This notebook contains steps and code to get a loan dataset, create a predictive model, and start scoring new data. This notebook introduces commands for getting data and for basic data cleaning and exploration, model creation, model training, model persistence, model deployment, and scoring.

Some familiarity with Python is helpful. This notebook uses Python 3.


## Learning goals

You will learn how to:

-  Load a CSV file into a Pandas DataFrame.
-  Explore data.
-  Prepare data for training and evaluation.
-  Create a scikit-learn machine learning model.
-  Train and evaluate a model.
-  Save the model as PMML file.



## Contents

This notebook contains the following parts:

1.	[Set up](#setup)
2.	[Load and explore data](#load)
3.	[Create a Scikit learn machine learning model](#model)
4.	[Store the model in Watson Machine Learning provider](#provider)
5.	[Summary and next steps](#summary)

<a id="setup"></a>
## 1. Set up

Before you use the sample code in this notebook,you create a <a href="https://cloud.ibm.com/catalog?category=ai#services" target="_blank" rel="noopener no referrer">Watson Machine Learning (WML) Service</a> instance (a lite plan is offered and information about how to create the instance is <a href="https://dataplatform.cloud.ibm.com/docs/content/wsj/analyze-data/ml-samples-overview.html" target="_blank" rel="noopener no referrer">here</a>)


<a id="load"></a>
## 2. Load and explore data

In this section you will load the data as a Pandas DataFrame and perform a basic exploration.

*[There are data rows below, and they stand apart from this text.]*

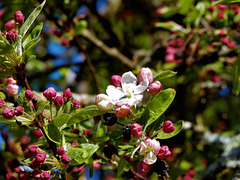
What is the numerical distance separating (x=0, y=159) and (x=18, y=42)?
1463 millimetres

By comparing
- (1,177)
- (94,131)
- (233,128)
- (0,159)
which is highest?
(94,131)

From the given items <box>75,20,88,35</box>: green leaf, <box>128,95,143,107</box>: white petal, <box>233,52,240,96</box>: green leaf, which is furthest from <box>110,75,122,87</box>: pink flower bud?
<box>75,20,88,35</box>: green leaf

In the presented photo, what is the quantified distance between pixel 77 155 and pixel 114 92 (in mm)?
324

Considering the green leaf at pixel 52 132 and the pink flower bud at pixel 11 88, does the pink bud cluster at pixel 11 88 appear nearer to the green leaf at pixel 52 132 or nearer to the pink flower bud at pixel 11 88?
the pink flower bud at pixel 11 88

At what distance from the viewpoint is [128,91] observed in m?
1.37

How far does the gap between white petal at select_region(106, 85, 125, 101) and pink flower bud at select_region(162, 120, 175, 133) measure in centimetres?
23

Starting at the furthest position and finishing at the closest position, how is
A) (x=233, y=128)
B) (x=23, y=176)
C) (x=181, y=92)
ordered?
(x=181, y=92) < (x=233, y=128) < (x=23, y=176)

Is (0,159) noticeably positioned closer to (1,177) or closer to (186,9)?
(1,177)

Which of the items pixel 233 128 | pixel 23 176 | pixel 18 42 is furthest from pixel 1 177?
pixel 233 128

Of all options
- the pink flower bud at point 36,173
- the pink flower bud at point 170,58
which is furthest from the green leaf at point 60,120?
the pink flower bud at point 170,58

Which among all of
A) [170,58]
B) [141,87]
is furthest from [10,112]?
[170,58]

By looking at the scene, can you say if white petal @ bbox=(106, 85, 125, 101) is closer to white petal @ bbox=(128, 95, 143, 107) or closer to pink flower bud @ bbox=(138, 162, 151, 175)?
white petal @ bbox=(128, 95, 143, 107)

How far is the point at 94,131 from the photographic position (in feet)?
5.25

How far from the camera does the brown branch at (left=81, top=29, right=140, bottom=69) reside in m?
3.07
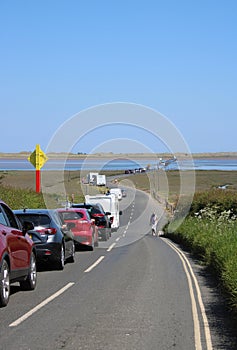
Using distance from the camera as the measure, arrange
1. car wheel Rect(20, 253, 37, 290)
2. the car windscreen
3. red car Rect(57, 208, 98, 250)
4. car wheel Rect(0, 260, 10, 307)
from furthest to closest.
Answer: red car Rect(57, 208, 98, 250) → the car windscreen → car wheel Rect(20, 253, 37, 290) → car wheel Rect(0, 260, 10, 307)

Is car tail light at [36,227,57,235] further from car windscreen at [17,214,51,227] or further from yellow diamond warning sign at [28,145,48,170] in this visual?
yellow diamond warning sign at [28,145,48,170]

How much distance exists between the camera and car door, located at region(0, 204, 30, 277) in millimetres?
12078

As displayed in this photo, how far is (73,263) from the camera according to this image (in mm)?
20375

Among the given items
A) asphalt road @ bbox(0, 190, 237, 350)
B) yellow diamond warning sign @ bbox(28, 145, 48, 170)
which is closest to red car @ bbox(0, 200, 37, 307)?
asphalt road @ bbox(0, 190, 237, 350)

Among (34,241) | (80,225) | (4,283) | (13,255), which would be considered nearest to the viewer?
(4,283)

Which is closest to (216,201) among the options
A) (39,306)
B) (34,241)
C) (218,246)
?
(218,246)

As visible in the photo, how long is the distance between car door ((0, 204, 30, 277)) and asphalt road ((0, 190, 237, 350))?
68cm

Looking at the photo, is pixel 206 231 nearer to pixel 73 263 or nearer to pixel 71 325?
pixel 73 263

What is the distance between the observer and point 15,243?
12.4 meters

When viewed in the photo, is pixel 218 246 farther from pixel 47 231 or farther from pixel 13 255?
pixel 13 255

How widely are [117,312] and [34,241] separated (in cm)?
674

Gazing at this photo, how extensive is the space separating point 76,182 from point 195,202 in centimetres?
4128

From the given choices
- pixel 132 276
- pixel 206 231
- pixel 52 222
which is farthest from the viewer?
pixel 206 231

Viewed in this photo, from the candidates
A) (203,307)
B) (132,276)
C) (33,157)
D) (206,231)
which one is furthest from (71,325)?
(33,157)
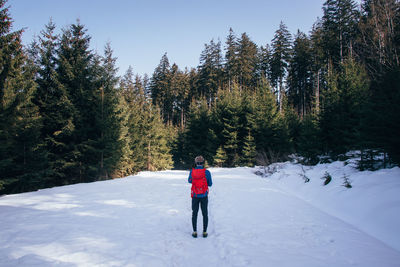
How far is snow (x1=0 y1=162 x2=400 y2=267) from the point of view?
3393mm

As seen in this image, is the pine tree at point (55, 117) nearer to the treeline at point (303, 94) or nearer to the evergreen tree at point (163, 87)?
the treeline at point (303, 94)

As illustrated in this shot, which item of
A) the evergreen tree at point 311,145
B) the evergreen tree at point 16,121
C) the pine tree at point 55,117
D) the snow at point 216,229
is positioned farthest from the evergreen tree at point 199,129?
the snow at point 216,229

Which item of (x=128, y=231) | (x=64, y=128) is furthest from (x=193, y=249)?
(x=64, y=128)

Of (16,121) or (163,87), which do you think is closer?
(16,121)

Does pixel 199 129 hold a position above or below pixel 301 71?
below

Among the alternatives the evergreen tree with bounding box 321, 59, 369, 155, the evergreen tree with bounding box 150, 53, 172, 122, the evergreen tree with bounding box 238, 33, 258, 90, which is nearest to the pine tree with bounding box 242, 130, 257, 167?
the evergreen tree with bounding box 321, 59, 369, 155

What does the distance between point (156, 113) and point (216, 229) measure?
25.1 metres

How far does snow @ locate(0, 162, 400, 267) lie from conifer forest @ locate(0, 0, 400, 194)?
269 cm

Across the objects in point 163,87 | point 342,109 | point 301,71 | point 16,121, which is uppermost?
point 163,87

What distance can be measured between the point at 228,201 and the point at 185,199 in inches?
74.6

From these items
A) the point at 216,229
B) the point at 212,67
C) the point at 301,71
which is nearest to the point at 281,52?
the point at 301,71

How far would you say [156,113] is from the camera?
92.4 ft

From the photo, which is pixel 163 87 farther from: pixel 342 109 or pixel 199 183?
pixel 199 183

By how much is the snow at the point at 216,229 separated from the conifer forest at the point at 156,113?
269 cm
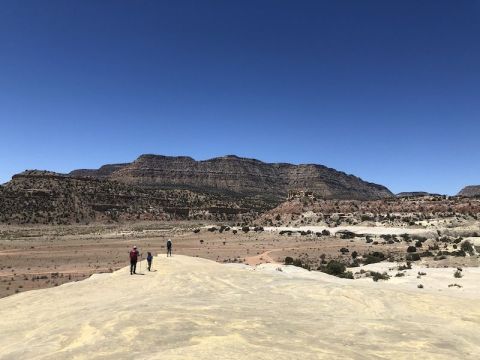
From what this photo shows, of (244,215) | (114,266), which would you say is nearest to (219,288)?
(114,266)

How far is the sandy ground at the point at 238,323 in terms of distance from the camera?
1006cm

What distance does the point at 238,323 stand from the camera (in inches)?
487

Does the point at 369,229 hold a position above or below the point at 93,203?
below

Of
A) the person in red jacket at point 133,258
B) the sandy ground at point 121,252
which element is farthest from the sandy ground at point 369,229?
the person in red jacket at point 133,258

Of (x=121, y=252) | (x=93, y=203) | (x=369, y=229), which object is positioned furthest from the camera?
(x=93, y=203)

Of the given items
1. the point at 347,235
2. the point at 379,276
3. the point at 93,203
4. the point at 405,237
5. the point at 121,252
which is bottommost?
the point at 379,276

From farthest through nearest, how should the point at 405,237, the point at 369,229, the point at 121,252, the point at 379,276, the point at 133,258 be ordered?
the point at 369,229 → the point at 405,237 → the point at 121,252 → the point at 379,276 → the point at 133,258

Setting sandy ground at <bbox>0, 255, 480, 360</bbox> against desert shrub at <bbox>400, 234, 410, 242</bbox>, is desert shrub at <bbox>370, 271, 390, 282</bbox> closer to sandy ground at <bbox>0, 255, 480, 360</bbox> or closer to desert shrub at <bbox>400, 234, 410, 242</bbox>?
sandy ground at <bbox>0, 255, 480, 360</bbox>

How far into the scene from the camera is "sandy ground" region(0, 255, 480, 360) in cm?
1006

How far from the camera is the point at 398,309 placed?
15.9m

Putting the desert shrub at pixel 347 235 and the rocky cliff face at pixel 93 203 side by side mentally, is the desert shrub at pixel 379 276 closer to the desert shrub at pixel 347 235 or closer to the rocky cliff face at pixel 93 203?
the desert shrub at pixel 347 235

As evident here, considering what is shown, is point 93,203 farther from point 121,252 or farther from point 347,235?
point 347,235

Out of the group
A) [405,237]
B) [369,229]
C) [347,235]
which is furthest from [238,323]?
[369,229]

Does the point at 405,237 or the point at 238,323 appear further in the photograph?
the point at 405,237
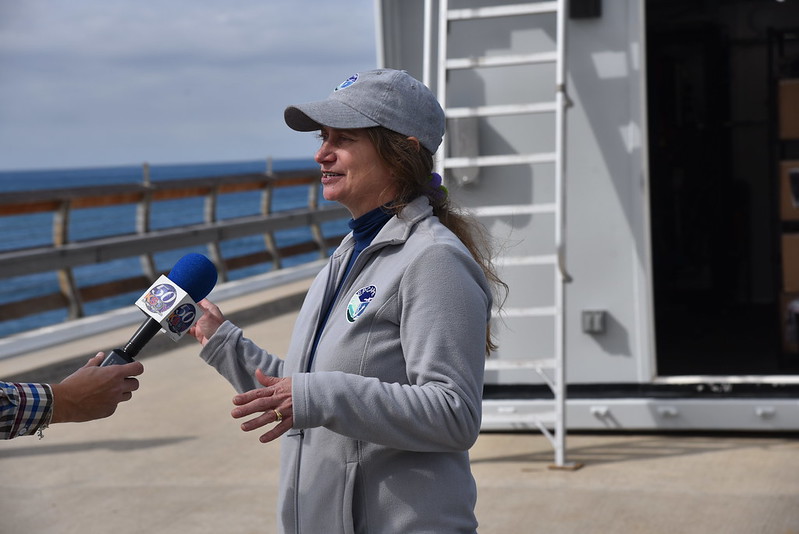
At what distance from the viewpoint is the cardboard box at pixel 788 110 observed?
24.8ft

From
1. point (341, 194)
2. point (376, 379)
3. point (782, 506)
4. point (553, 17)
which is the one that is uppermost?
point (553, 17)

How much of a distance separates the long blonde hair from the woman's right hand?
0.58 meters

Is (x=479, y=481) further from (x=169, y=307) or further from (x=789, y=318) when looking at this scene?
(x=169, y=307)

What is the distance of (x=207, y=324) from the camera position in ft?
8.87

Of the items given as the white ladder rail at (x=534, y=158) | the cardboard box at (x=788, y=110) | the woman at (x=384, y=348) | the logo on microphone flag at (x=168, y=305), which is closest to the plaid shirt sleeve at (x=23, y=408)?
the logo on microphone flag at (x=168, y=305)

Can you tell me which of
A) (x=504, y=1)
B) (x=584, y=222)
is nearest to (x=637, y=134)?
(x=584, y=222)

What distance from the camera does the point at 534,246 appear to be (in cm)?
620

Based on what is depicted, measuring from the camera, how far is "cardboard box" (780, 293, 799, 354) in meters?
7.60

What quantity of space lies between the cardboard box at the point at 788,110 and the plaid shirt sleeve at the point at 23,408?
6308mm

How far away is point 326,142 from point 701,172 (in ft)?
29.4

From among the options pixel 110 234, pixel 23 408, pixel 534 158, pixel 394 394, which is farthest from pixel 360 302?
pixel 110 234

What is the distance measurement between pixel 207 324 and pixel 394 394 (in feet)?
2.43

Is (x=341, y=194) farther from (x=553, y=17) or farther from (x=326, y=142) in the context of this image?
(x=553, y=17)

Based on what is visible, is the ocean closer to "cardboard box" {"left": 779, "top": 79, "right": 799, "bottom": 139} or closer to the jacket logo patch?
"cardboard box" {"left": 779, "top": 79, "right": 799, "bottom": 139}
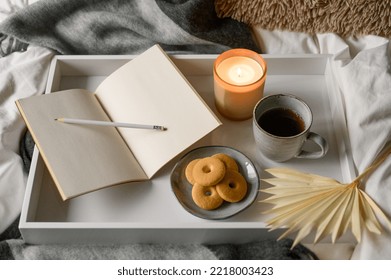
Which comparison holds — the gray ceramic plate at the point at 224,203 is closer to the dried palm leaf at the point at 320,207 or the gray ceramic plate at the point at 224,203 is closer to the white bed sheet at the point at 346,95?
the dried palm leaf at the point at 320,207

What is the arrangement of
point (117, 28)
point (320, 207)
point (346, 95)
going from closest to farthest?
point (320, 207)
point (346, 95)
point (117, 28)

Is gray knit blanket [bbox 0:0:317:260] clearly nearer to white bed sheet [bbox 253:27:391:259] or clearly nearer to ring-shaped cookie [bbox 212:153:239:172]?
white bed sheet [bbox 253:27:391:259]

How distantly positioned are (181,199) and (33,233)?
0.60ft

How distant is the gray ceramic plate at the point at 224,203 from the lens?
668mm

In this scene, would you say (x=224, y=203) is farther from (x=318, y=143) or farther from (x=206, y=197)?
(x=318, y=143)

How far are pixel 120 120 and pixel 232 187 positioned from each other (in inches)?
7.2

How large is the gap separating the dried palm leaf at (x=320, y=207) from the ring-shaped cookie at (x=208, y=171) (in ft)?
0.20

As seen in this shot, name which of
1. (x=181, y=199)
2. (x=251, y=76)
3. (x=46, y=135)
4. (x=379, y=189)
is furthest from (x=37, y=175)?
(x=379, y=189)

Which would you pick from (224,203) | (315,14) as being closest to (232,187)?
(224,203)

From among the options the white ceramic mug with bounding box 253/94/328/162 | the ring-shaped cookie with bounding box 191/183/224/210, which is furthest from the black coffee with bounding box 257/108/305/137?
the ring-shaped cookie with bounding box 191/183/224/210

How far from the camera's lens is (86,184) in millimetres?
663

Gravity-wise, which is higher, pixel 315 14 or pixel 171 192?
pixel 315 14

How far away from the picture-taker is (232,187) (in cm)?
67
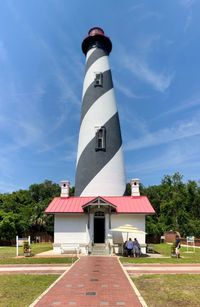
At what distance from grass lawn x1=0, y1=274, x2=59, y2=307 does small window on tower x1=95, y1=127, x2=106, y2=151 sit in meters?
13.8

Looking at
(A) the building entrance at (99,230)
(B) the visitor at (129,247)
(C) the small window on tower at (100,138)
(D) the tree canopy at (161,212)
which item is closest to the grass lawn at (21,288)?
(B) the visitor at (129,247)

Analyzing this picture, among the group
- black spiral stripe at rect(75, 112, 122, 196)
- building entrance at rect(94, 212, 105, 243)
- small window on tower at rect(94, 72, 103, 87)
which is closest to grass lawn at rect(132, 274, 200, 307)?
building entrance at rect(94, 212, 105, 243)

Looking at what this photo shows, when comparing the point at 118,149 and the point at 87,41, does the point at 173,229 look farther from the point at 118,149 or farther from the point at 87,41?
the point at 87,41

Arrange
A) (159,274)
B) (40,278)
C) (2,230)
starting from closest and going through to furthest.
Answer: (40,278) < (159,274) < (2,230)

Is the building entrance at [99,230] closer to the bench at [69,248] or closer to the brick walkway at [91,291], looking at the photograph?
the bench at [69,248]

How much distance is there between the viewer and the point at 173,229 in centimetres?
4266

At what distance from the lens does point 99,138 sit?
967 inches

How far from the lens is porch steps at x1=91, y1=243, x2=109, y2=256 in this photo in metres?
20.3

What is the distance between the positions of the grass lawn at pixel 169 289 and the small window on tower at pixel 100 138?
13767mm

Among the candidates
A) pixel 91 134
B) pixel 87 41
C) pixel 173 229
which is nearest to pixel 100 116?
pixel 91 134

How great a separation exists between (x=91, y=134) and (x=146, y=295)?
56.3 ft

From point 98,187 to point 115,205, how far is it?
233 centimetres

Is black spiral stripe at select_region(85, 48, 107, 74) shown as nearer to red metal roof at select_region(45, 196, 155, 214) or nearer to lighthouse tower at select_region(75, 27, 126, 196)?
lighthouse tower at select_region(75, 27, 126, 196)

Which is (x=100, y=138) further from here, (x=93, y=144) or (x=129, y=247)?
(x=129, y=247)
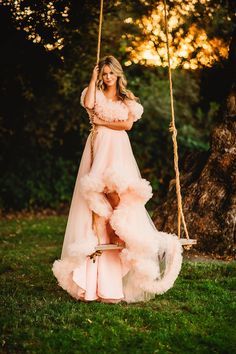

Load the data to the Pandas DataFrame by using *wget* to upload the data to gpfs and then use pandas *read* method to read data. 

In [None]:
# Install wget if you don't already have it.
!pip install wget

In [None]:
import wget
link_to_data = 'https://raw.githubusercontent.com/ODMDev/decisions-on-spark/master/data/miniloan/miniloan-payment-default-cases-v2.0.csv'
filename = wget.download(link_to_data)

print(filename)

Import required libraires to create our Panda DataFrame

In [None]:
import numpy as np
import pandas as pd

Load the file to Pandas DataFrame using code below

In [None]:
used_names = ['creditScore', 'income', 'loanAmount', 'monthDuration', 'rate', 'yearlyReimbursement', 'paymentDefault']

df = pd.read_csv(
    filename,
    header=0,
    delimiter=r'\s*,\s*',
    engine='python'
).replace(
    [np.inf, -np.inf], np.nan
).dropna().loc[:, used_names]

Explore the loaded data by using the following Pandas DataFrame methods:
-  print types
-  print top ten records
-  count all records

In [None]:
# convert all columns of DataFrame to float to avoid scaler warnings
df = df.astype({'creditScore': float, "income": np.float64, "loanAmount": np.float64, "monthDuration": np.float64, "yearlyReimbursement": np.float64, "paymentDefault": np.int64})
df.dtypes

As you can see, the data contains five fields. default field is the one you would like to predict (label).

In [None]:
df.head()

In [None]:
print("Number of records: " + str(len(df)))

<a id="model"></a>
## 3. Create a Scikit learn machine learning model

In this section you will learn how to:

- [3.1 Prepare data](#prep)
- [3.2 Create a model](#pipe)
- [3.3 Train a model](#train)
- [3.4 Save as PMML file](#save)


### 3.1 Prepare data<a id="prep"></a>

In this subsection you will split your data into: 
- train data set
- test data set
- predict data set

In [None]:
splitted_data = np.array_split(df.sample(frac=1, random_state=42), [int(.8*len(df)), int((.8+.18)*len(df))])
train_data = splitted_data[0]
test_data = splitted_data[1]
predict_data = splitted_data[2]

print("Number of training records: " + str(len(train_data)))
print("Number of testing records : " + str(len(test_data)))
print("Number of prediction records : " + str(len(predict_data)))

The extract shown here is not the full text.